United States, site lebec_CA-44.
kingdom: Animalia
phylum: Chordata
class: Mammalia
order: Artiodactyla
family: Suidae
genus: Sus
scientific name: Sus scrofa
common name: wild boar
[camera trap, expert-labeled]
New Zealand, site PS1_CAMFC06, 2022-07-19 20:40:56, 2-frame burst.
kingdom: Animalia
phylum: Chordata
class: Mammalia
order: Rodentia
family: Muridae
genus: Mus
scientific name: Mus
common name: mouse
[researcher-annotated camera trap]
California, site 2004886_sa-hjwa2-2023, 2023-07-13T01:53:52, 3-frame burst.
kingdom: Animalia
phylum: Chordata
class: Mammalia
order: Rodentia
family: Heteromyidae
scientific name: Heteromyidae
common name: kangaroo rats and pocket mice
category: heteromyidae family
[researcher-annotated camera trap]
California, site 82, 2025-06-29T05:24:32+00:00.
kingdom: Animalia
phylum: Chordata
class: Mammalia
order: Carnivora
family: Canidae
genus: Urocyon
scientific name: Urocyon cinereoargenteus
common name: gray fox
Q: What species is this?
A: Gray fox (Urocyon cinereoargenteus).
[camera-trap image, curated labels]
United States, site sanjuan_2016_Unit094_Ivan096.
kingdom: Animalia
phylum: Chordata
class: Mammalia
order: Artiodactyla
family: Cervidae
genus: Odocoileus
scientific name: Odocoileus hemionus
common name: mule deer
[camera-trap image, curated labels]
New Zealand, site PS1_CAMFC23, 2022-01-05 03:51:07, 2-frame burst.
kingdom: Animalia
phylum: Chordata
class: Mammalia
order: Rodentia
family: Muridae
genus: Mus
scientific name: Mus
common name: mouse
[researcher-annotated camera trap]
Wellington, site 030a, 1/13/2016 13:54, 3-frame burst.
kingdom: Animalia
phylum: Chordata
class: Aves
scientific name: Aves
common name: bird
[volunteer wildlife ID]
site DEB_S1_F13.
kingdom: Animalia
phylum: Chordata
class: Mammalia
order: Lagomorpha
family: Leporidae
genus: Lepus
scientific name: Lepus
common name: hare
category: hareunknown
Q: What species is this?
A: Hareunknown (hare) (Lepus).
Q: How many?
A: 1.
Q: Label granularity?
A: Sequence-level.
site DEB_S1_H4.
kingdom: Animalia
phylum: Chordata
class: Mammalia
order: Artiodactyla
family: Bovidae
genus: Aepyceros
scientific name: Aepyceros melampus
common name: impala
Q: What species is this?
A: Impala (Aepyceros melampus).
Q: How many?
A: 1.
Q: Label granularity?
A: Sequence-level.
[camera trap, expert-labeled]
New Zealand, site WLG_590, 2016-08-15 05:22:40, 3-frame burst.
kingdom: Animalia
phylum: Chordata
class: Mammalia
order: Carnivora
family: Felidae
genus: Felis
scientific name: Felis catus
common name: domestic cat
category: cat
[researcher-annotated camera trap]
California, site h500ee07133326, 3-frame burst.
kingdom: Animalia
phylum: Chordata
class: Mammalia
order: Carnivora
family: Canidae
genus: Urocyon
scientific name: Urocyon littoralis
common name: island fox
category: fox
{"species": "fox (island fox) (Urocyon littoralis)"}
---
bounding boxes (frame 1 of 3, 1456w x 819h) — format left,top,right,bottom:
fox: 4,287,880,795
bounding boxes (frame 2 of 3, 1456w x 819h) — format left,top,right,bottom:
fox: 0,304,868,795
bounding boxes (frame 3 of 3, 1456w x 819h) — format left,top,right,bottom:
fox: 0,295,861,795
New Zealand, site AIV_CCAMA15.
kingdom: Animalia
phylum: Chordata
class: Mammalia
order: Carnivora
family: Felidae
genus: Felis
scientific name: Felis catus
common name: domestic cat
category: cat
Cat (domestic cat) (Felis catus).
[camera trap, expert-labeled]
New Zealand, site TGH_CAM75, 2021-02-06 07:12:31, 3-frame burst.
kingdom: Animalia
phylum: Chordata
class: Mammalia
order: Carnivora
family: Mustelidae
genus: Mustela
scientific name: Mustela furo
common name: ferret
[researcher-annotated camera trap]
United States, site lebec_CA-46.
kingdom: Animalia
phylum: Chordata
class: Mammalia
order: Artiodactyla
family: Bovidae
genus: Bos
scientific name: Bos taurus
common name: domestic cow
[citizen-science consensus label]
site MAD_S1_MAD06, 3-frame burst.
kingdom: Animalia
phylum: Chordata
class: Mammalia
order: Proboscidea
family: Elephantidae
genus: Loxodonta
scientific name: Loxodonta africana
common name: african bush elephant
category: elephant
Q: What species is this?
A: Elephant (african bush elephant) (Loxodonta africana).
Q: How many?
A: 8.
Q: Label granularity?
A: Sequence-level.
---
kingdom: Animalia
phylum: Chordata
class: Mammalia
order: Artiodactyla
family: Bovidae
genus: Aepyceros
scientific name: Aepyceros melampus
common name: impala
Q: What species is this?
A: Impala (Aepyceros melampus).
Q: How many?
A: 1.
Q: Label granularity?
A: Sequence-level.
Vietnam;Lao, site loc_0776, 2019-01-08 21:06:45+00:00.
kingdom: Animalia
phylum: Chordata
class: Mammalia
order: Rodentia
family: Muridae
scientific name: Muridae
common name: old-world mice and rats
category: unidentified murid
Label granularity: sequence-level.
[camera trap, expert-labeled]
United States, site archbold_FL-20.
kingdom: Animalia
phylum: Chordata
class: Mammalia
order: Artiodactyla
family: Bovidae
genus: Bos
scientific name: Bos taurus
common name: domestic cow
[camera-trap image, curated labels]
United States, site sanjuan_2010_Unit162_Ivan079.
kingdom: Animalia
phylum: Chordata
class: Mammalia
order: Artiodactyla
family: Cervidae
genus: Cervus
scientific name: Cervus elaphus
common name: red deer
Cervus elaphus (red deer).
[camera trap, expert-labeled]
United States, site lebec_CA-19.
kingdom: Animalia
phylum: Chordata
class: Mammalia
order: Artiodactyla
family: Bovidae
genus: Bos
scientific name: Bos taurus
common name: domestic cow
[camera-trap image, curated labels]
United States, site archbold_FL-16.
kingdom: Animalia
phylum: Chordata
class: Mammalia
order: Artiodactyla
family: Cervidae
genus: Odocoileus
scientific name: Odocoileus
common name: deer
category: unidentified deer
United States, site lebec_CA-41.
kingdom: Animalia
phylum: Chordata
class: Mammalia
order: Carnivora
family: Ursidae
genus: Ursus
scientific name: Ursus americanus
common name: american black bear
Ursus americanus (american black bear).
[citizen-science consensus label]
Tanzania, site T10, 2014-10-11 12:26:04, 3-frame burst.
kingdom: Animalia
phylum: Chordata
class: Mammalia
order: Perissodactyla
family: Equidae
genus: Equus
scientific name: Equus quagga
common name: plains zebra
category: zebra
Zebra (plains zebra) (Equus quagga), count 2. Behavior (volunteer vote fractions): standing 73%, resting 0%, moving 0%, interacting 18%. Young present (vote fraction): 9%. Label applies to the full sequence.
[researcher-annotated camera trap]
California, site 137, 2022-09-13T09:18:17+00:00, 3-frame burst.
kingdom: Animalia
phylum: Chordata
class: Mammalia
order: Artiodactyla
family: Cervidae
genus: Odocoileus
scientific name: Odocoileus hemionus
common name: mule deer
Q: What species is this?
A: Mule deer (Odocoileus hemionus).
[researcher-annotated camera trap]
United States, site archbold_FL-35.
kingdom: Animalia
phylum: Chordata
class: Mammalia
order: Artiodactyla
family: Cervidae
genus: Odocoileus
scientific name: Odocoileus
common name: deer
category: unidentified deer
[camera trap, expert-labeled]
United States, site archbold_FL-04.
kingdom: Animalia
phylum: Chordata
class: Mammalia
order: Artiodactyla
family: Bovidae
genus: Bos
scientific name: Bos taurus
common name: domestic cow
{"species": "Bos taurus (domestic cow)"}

**Task goal:**
Return an exact copy of the listing above, complete in every line.

**Answer to this exercise:**
United States, site lebec_CA-44.
kingdom: Animalia
phylum: Chordata
class: Mammalia
order: Artiodactyla
family: Suidae
genus: Sus
scientific name: Sus scrofa
common name: wild boar
[camera trap, expert-labeled]
New Zealand, site PS1_CAMFC06, 2022-07-19 20:40:56, 2-frame burst.
kingdom: Animalia
phylum: Chordata
class: Mammalia
order: Rodentia
family: Muridae
genus: Mus
scientific name: Mus
common name: mouse
[researcher-annotated camera trap]
California, site 2004886_sa-hjwa2-2023, 2023-07-13T01:53:52, 3-frame burst.
kingdom: Animalia
phylum: Chordata
class: Mammalia
order: Rodentia
family: Heteromyidae
scientific name: Heteromyidae
common name: kangaroo rats and pocket mice
category: heteromyidae family
[researcher-annotated camera trap]
California, site 82, 2025-06-29T05:24:32+00:00.
kingdom: Animalia
phylum: Chordata
class: Mammalia
order: Carnivora
family: Canidae
genus: Urocyon
scientific name: Urocyon cinereoargenteus
common name: gray fox
Q: What species is this?
A: Gray fox (Urocyon cinereoargenteus).
[camera-trap image, curated labels]
United States, site sanjuan_2016_Unit094_Ivan096.
kingdom: Animalia
phylum: Chordata
class: Mammalia
order: Artiodactyla
family: Cervidae
genus: Odocoileus
scientific name: Odocoileus hemionus
common name: mule deer
[camera-trap image, curated labels]
New Zealand, site PS1_CAMFC23, 2022-01-05 03:51:07, 2-frame burst.
kingdom: Animalia
phylum: Chordata
class: Mammalia
order: Rodentia
family: Muridae
genus: Mus
scientific name: Mus
common name: mouse
[researcher-annotated camera trap]
Wellington, site 030a, 1/13/2016 13:54, 3-frame burst.
kingdom: Animalia
phylum: Chordata
class: Aves
scientific name: Aves
common name: bird
[volunteer wildlife ID]
site DEB_S1_F13.
kingdom: Animalia
phylum: Chordata
class: Mammalia
order: Lagomorpha
family: Leporidae
genus: Lepus
scientific name: Lepus
common name: hare
category: hareunknown
Q: What species is this?
A: Hareunknown (hare) (Lepus).
Q: How many?
A: 1.
Q: Label granularity?
A: Sequence-level.
site DEB_S1_H4.
kingdom: Animalia
phylum: Chordata
class: Mammalia
order: Artiodactyla
family: Bovidae
genus: Aepyceros
scientific name: Aepyceros melampus
common name: impala
Q: What species is this?
A: Impala (Aepyceros melampus).
Q: How many?
A: 1.
Q: Label granularity?
A: Sequence-level.
[camera trap, expert-labeled]
New Zealand, site WLG_590, 2016-08-15 05:22:40, 3-frame burst.
kingdom: Animalia
phylum: Chordata
class: Mammalia
order: Carnivora
family: Felidae
genus: Felis
scientific name: Felis catus
common name: domestic cat
category: cat
[researcher-annotated camera trap]
California, site h500ee07133326, 3-frame burst.
kingdom: Animalia
phylum: Chordata
class: Mammalia
order: Carnivora
family: Canidae
genus: Urocyon
scientific name: Urocyon littoralis
common name: island fox
category: fox
{"species": "fox (island fox) (Urocyon littoralis)"}
---
bounding boxes (frame 1 of 3, 1456w x 819h) — format left,top,right,bottom:
fox: 4,287,880,795
bounding boxes (frame 2 of 3, 1456w x 819h) — format left,top,right,bottom:
fox: 0,304,868,795
bounding boxes (frame 3 of 3, 1456w x 819h) — format left,top,right,bottom:
fox: 0,295,861,795
New Zealand, site AIV_CCAMA15.
kingdom: Animalia
phylum: Chordata
class: Mammalia
order: Carnivora
family: Felidae
genus: Felis
scientific name: Felis catus
common name: domestic cat
category: cat
Cat (domestic cat) (Felis catus).
[camera trap, expert-labeled]
New Zealand, site TGH_CAM75, 2021-02-06 07:12:31, 3-frame burst.
kingdom: Animalia
phylum: Chordata
class: Mammalia
order: Carnivora
family: Mustelidae
genus: Mustela
scientific name: Mustela furo
common name: ferret
[researcher-annotated camera trap]
United States, site lebec_CA-46.
kingdom: Animalia
phylum: Chordata
class: Mammalia
order: Artiodactyla
family: Bovidae
genus: Bos
scientific name: Bos taurus
common name: domestic cow
[citizen-science consensus label]
site MAD_S1_MAD06, 3-frame burst.
kingdom: Animalia
phylum: Chordata
class: Mammalia
order: Proboscidea
family: Elephantidae
genus: Loxodonta
scientific name: Loxodonta africana
common name: african bush elephant
category: elephant
Q: What species is this?
A: Elephant (african bush elephant) (Loxodonta africana).
Q: How many?
A: 8.
Q: Label granularity?
A: Sequence-level.
---
kingdom: Animalia
phylum: Chordata
class: Mammalia
order: Artiodactyla
family: Bovidae
genus: Aepyceros
scientific name: Aepyceros melampus
common name: impala
Q: What species is this?
A: Impala (Aepyceros melampus).
Q: How many?
A: 1.
Q: Label granularity?
A: Sequence-level.
Vietnam;Lao, site loc_0776, 2019-01-08 21:06:45+00:00.
kingdom: Animalia
phylum: Chordata
class: Mammalia
order: Rodentia
family: Muridae
scientific name: Muridae
common name: old-world mice and rats
category: unidentified murid
Label granularity: sequence-level.
[camera trap, expert-labeled]
United States, site archbold_FL-20.
kingdom: Animalia
phylum: Chordata
class: Mammalia
order: Artiodactyla
family: Bovidae
genus: Bos
scientific name: Bos taurus
common name: domestic cow
[camera-trap image, curated labels]
United States, site sanjuan_2010_Unit162_Ivan079.
kingdom: Animalia
phylum: Chordata
class: Mammalia
order: Artiodactyla
family: Cervidae
genus: Cervus
scientific name: Cervus elaphus
common name: red deer
Cervus elaphus (red deer).
[camera trap, expert-labeled]
United States, site lebec_CA-19.
kingdom: Animalia
phylum: Chordata
class: Mammalia
order: Artiodactyla
family: Bovidae
genus: Bos
scientific name: Bos taurus
common name: domestic cow
[camera-trap image, curated labels]
United States, site archbold_FL-16.
kingdom: Animalia
phylum: Chordata
class: Mammalia
order: Artiodactyla
family: Cervidae
genus: Odocoileus
scientific name: Odocoileus
common name: deer
category: unidentified deer
United States, site lebec_CA-41.
kingdom: Animalia
phylum: Chordata
class: Mammalia
order: Carnivora
family: Ursidae
genus: Ursus
scientific name: Ursus americanus
common name: american black bear
Ursus americanus (american black bear).
[citizen-science consensus label]
Tanzania, site T10, 2014-10-11 12:26:04, 3-frame burst.
kingdom: Animalia
phylum: Chordata
class: Mammalia
order: Perissodactyla
family: Equidae
genus: Equus
scientific name: Equus quagga
common name: plains zebra
category: zebra
Zebra (plains zebra) (Equus quagga), count 2. Behavior (volunteer vote fractions): standing 73%, resting 0%, moving 0%, interacting 18%. Young present (vote fraction): 9%. Label applies to the full sequence.
[researcher-annotated camera trap]
California, site 137, 2022-09-13T09:18:17+00:00, 3-frame burst.
kingdom: Animalia
phylum: Chordata
class: Mammalia
order: Artiodactyla
family: Cervidae
genus: Odocoileus
scientific name: Odocoileus hemionus
common name: mule deer
Q: What species is this?
A: Mule deer (Odocoileus hemionus).
[researcher-annotated camera trap]
United States, site archbold_FL-35.
kingdom: Animalia
phylum: Chordata
class: Mammalia
order: Artiodactyla
family: Cervidae
genus: Odocoileus
scientific name: Odocoileus
common name: deer
category: unidentified deer
[camera trap, expert-labeled]
United States, site archbold_FL-04.
kingdom: Animalia
phylum: Chordata
class: Mammalia
order: Artiodactyla
family: Bovidae
genus: Bos
scientific name: Bos taurus
common name: domestic cow
{"species": "Bos taurus (domestic cow)"}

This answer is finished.